Mobile check-in, apps and social media: a look at flying in 2015

By 2015, mobile apps, social media, smartphones and location-based (NFC) technology will have changed the way we travel, says a new report.

NFC smart pass at airports

What if, in the future, airports were so automated that our first interaction could be with the cabin crew on the flight?

Modern technology is giving us more control over our journeys through the airport, with some airlines allowing us to check in with our smartphones, tag our checked bags, and even board flights without an airline agent by swiping our boarding pass at a kiosk reader.

Fast forward a few years and by 2015, self-service will have come of age, and travellers will be turning to their smartphones and social media to interact with airlines and airports in real-time. That’s according to a new report – Flying into the Future – by airline IT provider, SITA.

The report sheds light on four major IT trends that are expected to shape the way we travel in 2015, based on a recent survey of airlines, airports and passengers.

Here are some of the insights:

Booking holidays through your mobile

By 2015, airlines and airports expect the web and mobile phone to be the main ways that we buy travel services.

Smart phone apps and social media are creating opportunities for airlines and airports to offer personalised buying experiences, the report says.

Alaska Airlines is one of several airlines with a travel app that alerts flyers to airfare deals from their hometowns and to cities where their friends live.

Passengers will take more control

The report predicts that by 2015, close to 90% of airlines will offer mobile check-in, up from the 50% today.

Passengers will use 2D boarding passes or contactless technology such as Near Field Communications (NFC) on their phones at different stages of their journey, such as at boarding gates, fast-track security zones and to access premium passenger lounges.

Japan Airlines’ Touch & Go Android is one example of an app which will allow passengers to pass through boarding gates using their NFC-enabled phones. Frances Toulouse-Blagnac Airport is piloting a similar service.

More than half of airlines and airports also have plans to invest in automated boarding gates by 2015.

Abu Dhabi International Airport is piloting self-boarding gates in a bid to reduce long queues at the gate.

Lufthansa is one of the early adopters of self-boarding gates.

Customer service will become more mobile and social

By 2015, the report predicts that 9 out of 10 airlines and airports will provide flight updates using smartphone apps.

Edinburgh Airport is one of several airports with apps that help passengers plan their journeys to and from the airport, track their flights, access terminal maps and reserve parking spots before they arrive.

Airlines and airports will offer more personalised services

Airlines and airports will be more willing to share personal passenger data to help them tailor their services better to passengers, the report says.
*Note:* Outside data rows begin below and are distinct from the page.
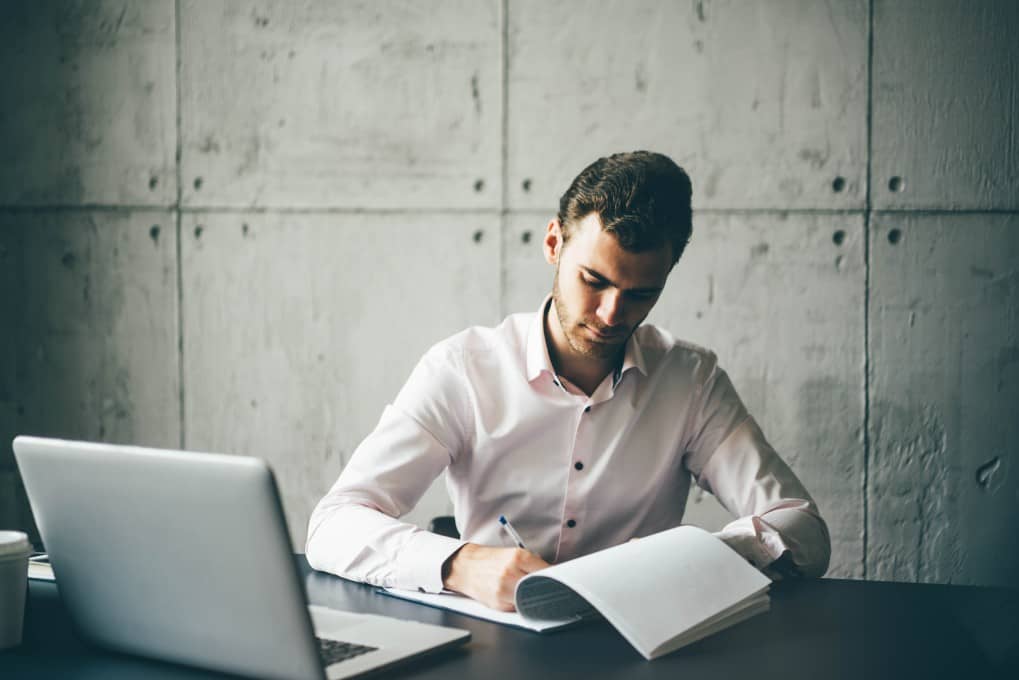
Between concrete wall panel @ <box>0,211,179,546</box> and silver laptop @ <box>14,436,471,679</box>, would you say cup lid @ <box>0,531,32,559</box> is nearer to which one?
silver laptop @ <box>14,436,471,679</box>

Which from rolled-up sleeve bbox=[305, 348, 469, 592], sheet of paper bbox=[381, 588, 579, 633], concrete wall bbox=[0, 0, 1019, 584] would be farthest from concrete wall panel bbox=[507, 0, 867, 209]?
sheet of paper bbox=[381, 588, 579, 633]

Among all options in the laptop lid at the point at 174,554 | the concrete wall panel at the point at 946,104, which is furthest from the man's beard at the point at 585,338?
the concrete wall panel at the point at 946,104

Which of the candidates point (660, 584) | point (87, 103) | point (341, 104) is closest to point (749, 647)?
point (660, 584)

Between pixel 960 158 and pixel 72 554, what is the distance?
2826 mm

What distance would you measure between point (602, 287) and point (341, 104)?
186 centimetres

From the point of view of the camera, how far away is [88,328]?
378 centimetres

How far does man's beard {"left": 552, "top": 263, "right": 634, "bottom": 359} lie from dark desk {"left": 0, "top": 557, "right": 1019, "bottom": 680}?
2.20ft

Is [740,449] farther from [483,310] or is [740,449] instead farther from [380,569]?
[483,310]

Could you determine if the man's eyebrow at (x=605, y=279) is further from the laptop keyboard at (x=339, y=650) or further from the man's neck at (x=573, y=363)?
the laptop keyboard at (x=339, y=650)

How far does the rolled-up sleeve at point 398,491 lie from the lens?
5.31ft

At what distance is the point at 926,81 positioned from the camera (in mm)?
3107

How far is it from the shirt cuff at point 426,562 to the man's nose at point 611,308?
24.3 inches

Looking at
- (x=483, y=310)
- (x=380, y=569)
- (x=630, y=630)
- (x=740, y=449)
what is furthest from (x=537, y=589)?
(x=483, y=310)

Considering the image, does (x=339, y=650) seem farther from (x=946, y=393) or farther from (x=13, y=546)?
(x=946, y=393)
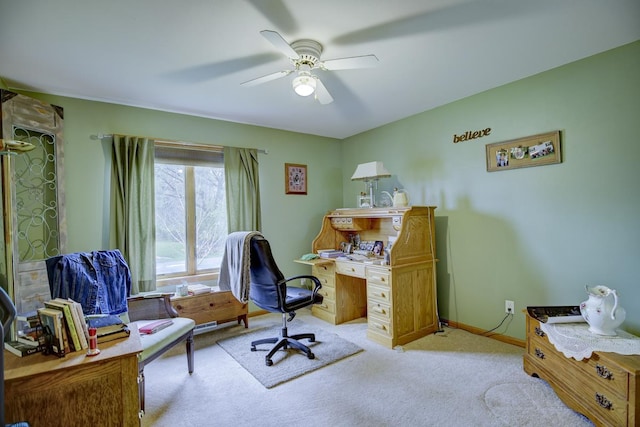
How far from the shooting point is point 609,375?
5.38ft

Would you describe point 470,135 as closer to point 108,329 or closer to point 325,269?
point 325,269

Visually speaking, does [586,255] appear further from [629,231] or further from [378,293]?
[378,293]

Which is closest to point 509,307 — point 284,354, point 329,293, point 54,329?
point 329,293

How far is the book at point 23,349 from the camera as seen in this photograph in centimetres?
140

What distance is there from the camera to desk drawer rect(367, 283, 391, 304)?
9.47ft

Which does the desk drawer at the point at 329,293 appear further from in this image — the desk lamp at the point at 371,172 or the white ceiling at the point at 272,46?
the white ceiling at the point at 272,46

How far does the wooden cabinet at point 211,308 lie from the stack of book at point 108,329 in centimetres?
126

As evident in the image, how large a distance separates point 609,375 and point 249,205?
340cm

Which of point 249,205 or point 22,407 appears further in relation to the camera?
point 249,205

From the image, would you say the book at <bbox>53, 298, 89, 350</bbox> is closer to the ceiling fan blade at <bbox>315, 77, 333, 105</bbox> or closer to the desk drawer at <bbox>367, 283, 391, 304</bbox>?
the ceiling fan blade at <bbox>315, 77, 333, 105</bbox>

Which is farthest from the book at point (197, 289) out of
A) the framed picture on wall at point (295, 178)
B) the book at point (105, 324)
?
the framed picture on wall at point (295, 178)

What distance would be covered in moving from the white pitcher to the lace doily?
0.05 metres

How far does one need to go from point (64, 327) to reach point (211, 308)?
6.14 ft

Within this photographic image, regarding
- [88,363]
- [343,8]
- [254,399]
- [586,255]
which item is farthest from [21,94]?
[586,255]
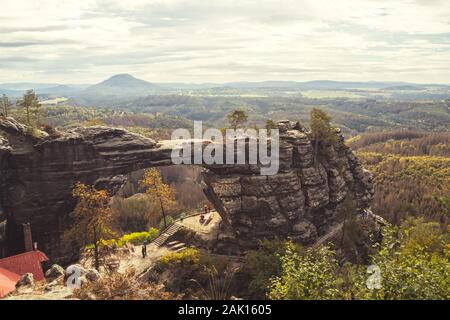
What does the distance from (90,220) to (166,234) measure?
519 inches

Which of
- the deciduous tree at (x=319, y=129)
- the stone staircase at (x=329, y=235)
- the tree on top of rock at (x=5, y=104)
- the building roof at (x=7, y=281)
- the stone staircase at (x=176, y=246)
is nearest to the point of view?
the building roof at (x=7, y=281)

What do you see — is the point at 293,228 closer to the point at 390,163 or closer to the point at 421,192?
the point at 421,192

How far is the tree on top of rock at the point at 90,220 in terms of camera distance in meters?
47.3

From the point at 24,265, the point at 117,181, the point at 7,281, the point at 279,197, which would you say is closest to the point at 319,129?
the point at 279,197

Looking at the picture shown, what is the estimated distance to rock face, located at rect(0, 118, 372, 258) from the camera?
51.5 metres

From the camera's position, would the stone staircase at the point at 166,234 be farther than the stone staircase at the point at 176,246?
Yes

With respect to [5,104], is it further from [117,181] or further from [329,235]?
[329,235]

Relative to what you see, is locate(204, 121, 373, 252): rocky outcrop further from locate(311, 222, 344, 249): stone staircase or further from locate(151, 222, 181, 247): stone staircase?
locate(151, 222, 181, 247): stone staircase

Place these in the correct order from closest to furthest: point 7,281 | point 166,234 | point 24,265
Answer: point 7,281, point 24,265, point 166,234

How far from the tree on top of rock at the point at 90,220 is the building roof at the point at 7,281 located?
8.96 meters

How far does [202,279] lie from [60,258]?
1930cm

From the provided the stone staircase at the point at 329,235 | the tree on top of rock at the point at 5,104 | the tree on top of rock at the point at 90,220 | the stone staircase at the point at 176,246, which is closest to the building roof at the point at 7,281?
the tree on top of rock at the point at 90,220

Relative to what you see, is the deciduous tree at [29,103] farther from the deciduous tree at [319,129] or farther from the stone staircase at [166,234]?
the deciduous tree at [319,129]

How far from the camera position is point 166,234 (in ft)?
193
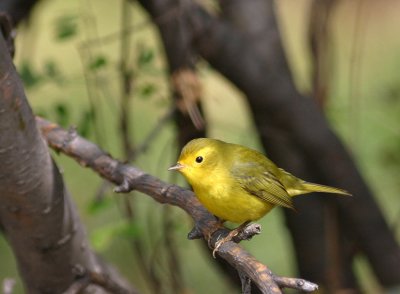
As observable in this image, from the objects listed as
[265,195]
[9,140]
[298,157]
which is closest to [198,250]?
[298,157]

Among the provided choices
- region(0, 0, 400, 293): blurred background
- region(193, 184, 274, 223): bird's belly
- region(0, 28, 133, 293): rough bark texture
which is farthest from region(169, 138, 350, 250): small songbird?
region(0, 0, 400, 293): blurred background

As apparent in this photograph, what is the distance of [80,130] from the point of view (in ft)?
12.0

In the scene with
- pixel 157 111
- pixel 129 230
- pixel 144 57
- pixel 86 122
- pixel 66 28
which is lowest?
pixel 157 111

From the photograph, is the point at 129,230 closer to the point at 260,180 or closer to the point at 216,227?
the point at 260,180

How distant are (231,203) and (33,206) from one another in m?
0.67

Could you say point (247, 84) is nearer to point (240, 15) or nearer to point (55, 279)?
point (240, 15)

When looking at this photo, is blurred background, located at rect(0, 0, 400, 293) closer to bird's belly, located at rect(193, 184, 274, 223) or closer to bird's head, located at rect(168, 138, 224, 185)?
bird's head, located at rect(168, 138, 224, 185)

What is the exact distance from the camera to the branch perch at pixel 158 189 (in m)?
1.96

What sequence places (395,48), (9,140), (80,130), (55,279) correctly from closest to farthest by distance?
(9,140) < (55,279) < (80,130) < (395,48)

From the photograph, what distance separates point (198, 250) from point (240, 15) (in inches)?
95.8

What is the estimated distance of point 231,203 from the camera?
285cm

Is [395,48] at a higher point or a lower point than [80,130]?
lower

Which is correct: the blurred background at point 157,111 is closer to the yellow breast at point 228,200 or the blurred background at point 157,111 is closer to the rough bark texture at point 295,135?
the rough bark texture at point 295,135

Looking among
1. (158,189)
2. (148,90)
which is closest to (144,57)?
(148,90)
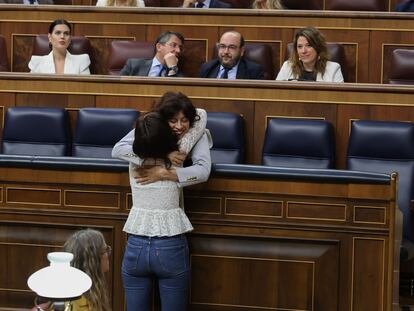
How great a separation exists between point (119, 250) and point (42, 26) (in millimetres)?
1922

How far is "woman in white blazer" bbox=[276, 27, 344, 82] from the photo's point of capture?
11.6ft

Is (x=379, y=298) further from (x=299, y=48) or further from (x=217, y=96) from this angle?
(x=299, y=48)

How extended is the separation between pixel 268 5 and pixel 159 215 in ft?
6.87

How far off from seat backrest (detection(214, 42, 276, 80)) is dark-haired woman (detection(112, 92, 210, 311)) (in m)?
1.45

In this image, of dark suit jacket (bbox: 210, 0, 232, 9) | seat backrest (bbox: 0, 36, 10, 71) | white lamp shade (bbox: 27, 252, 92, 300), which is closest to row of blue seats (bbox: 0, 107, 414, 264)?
seat backrest (bbox: 0, 36, 10, 71)


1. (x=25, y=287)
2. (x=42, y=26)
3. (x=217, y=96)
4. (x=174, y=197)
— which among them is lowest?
(x=25, y=287)

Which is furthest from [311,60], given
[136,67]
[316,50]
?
[136,67]

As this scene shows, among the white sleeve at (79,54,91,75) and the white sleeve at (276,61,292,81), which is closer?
the white sleeve at (276,61,292,81)

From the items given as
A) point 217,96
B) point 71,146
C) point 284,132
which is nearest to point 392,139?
point 284,132

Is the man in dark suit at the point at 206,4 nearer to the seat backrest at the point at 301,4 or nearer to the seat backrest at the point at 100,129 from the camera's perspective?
the seat backrest at the point at 301,4

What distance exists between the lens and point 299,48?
3.58 metres

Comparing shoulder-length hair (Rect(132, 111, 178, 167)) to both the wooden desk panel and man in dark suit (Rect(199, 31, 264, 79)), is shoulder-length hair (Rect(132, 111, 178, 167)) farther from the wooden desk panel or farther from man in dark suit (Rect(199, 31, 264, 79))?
the wooden desk panel

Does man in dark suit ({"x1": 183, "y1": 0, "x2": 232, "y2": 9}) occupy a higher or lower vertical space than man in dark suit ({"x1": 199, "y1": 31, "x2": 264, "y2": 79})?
higher

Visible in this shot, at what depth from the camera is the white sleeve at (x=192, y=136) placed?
8.01ft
By the end of 2015, SITA expects 80% of airports to be sharing passenger data with airlines. 53% of airlines – who are more protective of their data – will be sharing data with airports.

European airline, Vueling is trying to better understand its customers and improve interaction with them by tapping into information on social networks. It is also looking at ways to use this data in a way that encourages loyalty and by making personalised offers to customers.